Record set:
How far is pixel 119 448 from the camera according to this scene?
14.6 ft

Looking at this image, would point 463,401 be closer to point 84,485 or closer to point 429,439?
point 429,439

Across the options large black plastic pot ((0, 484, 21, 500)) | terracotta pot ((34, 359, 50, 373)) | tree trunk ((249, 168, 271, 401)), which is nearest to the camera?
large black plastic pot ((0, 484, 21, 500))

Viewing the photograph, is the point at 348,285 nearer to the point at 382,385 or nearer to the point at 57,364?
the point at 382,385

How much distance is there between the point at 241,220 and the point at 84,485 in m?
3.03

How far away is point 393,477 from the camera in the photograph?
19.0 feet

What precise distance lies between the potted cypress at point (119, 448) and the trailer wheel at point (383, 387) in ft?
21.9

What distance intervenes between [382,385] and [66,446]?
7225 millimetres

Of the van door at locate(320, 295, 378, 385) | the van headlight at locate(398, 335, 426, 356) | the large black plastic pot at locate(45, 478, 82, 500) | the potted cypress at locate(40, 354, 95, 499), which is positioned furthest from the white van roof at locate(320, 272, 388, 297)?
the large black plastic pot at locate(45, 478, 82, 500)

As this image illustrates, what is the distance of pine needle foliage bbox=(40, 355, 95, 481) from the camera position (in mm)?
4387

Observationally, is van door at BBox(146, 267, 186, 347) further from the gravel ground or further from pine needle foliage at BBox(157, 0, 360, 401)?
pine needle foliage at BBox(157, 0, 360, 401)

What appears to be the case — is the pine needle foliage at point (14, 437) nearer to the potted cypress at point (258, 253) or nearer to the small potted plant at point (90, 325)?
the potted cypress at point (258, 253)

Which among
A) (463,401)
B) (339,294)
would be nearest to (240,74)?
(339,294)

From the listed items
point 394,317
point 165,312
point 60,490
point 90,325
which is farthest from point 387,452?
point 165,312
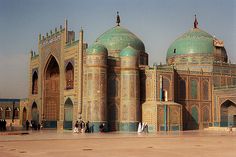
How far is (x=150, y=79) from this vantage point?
41.5 m

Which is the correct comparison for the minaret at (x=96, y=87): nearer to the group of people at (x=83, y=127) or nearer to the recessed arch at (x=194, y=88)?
the group of people at (x=83, y=127)

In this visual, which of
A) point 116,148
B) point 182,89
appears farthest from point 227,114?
point 116,148

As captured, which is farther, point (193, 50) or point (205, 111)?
point (193, 50)

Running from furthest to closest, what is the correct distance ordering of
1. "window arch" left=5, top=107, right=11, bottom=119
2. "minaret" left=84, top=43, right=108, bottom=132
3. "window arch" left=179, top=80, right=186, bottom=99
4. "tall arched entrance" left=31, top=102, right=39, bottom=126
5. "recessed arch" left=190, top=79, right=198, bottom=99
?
"window arch" left=5, top=107, right=11, bottom=119
"tall arched entrance" left=31, top=102, right=39, bottom=126
"recessed arch" left=190, top=79, right=198, bottom=99
"window arch" left=179, top=80, right=186, bottom=99
"minaret" left=84, top=43, right=108, bottom=132

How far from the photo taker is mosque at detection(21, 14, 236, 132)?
3938cm

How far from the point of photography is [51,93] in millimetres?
51344

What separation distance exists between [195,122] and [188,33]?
14101 millimetres

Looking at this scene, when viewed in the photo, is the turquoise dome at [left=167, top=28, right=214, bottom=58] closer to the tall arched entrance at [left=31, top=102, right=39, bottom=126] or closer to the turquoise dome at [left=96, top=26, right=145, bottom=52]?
the turquoise dome at [left=96, top=26, right=145, bottom=52]

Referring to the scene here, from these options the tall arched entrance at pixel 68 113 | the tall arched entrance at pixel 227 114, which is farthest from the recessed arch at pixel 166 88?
the tall arched entrance at pixel 68 113

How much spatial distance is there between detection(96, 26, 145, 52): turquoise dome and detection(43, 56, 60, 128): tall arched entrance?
297 inches

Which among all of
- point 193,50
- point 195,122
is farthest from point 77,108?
point 193,50

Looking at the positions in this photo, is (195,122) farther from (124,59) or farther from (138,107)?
(124,59)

Aim of the task:
Put every line of the listing into a JSON list of strings, one string per line, skipping blank lines and leaving out the pictures.

Expected output:
[
  "How far is pixel 119 448 from the camera according to this scene?",
  "14.6 ft",
  "Looking at this image, would point 463,401 be closer to point 84,485 or closer to point 429,439?",
  "point 429,439",
  "Across the options large black plastic pot ((0, 484, 21, 500)) | terracotta pot ((34, 359, 50, 373)) | tree trunk ((249, 168, 271, 401)), which is nearest to the camera?",
  "large black plastic pot ((0, 484, 21, 500))",
  "Viewing the photograph, is the point at 348,285 nearer to the point at 382,385 or nearer to the point at 57,364?",
  "the point at 382,385",
  "How much distance is there between the point at 241,220 and the point at 84,485 in m?",
  "3.03",
  "How far away is point 393,477 from the camera in the photograph?",
  "19.0 feet",
  "What precise distance lies between the potted cypress at point (119, 448) and the trailer wheel at point (383, 387) in ft?",
  "21.9",
  "What distance intervenes between [382,385] and [66,446]?",
  "7225 millimetres",
  "Of the van door at locate(320, 295, 378, 385) | the van headlight at locate(398, 335, 426, 356) | the large black plastic pot at locate(45, 478, 82, 500) | the potted cypress at locate(40, 354, 95, 499), which is positioned furthest from the white van roof at locate(320, 272, 388, 297)?",
  "the large black plastic pot at locate(45, 478, 82, 500)",
  "As this image illustrates, what is the distance of pine needle foliage bbox=(40, 355, 95, 481) from the camera position (in mm)?",
  "4387",
  "Observationally, is van door at BBox(146, 267, 186, 347) further from the gravel ground or further from pine needle foliage at BBox(157, 0, 360, 401)?",
  "pine needle foliage at BBox(157, 0, 360, 401)",
  "What appears to be the case — is the pine needle foliage at point (14, 437) nearer to the potted cypress at point (258, 253) or nearer to the small potted plant at point (90, 325)?",
  "the potted cypress at point (258, 253)",
  "Which among",
  "A) (463,401)",
  "B) (339,294)",
  "would be nearest to (240,74)?",
  "(339,294)",
  "From the listed items",
  "point 394,317",
  "point 165,312",
  "point 60,490",
  "point 90,325",
  "which is farthest from point 387,452?",
  "point 165,312",
  "How far is (x=150, y=79) from this vantage point?",
  "41.5 m",
  "Which is the correct comparison for the minaret at (x=96, y=87): nearer to the group of people at (x=83, y=127) or nearer to the recessed arch at (x=194, y=88)?",
  "the group of people at (x=83, y=127)",
  "In this visual, which of",
  "A) point 116,148",
  "B) point 182,89",
  "appears farthest from point 227,114?",
  "point 116,148",
  "As captured, which is farther, point (193, 50) or point (205, 111)?",
  "point (193, 50)",
  "Running from furthest to closest, what is the correct distance ordering of",
  "1. \"window arch\" left=5, top=107, right=11, bottom=119",
  "2. \"minaret\" left=84, top=43, right=108, bottom=132",
  "3. \"window arch\" left=179, top=80, right=186, bottom=99",
  "4. \"tall arched entrance\" left=31, top=102, right=39, bottom=126",
  "5. \"recessed arch\" left=190, top=79, right=198, bottom=99",
  "?",
  "\"window arch\" left=5, top=107, right=11, bottom=119",
  "\"tall arched entrance\" left=31, top=102, right=39, bottom=126",
  "\"recessed arch\" left=190, top=79, right=198, bottom=99",
  "\"window arch\" left=179, top=80, right=186, bottom=99",
  "\"minaret\" left=84, top=43, right=108, bottom=132",
  "How far from the photo taker is mosque at detection(21, 14, 236, 132)?",
  "3938cm",
  "How far from the point of photography is [51,93] in millimetres?",
  "51344",
  "What separation distance exists between [195,122] and [188,33]?",
  "14101 millimetres",
  "Looking at this scene, when viewed in the photo, is the turquoise dome at [left=167, top=28, right=214, bottom=58] closer to the tall arched entrance at [left=31, top=102, right=39, bottom=126] or closer to the turquoise dome at [left=96, top=26, right=145, bottom=52]?",
  "the turquoise dome at [left=96, top=26, right=145, bottom=52]",
  "Referring to the scene here, from these options the tall arched entrance at pixel 68 113 | the tall arched entrance at pixel 227 114, which is farthest from the recessed arch at pixel 166 88?",
  "the tall arched entrance at pixel 68 113",
  "How much spatial distance is there between detection(96, 26, 145, 52): turquoise dome and detection(43, 56, 60, 128): tall arched entrance?",
  "297 inches",
  "Which among all of",
  "- point 193,50",
  "- point 195,122",
  "is farthest from point 77,108?",
  "point 193,50",
  "Looking at the positions in this photo, is (195,122) farther from (124,59) or farther from (138,107)?",
  "(124,59)"
]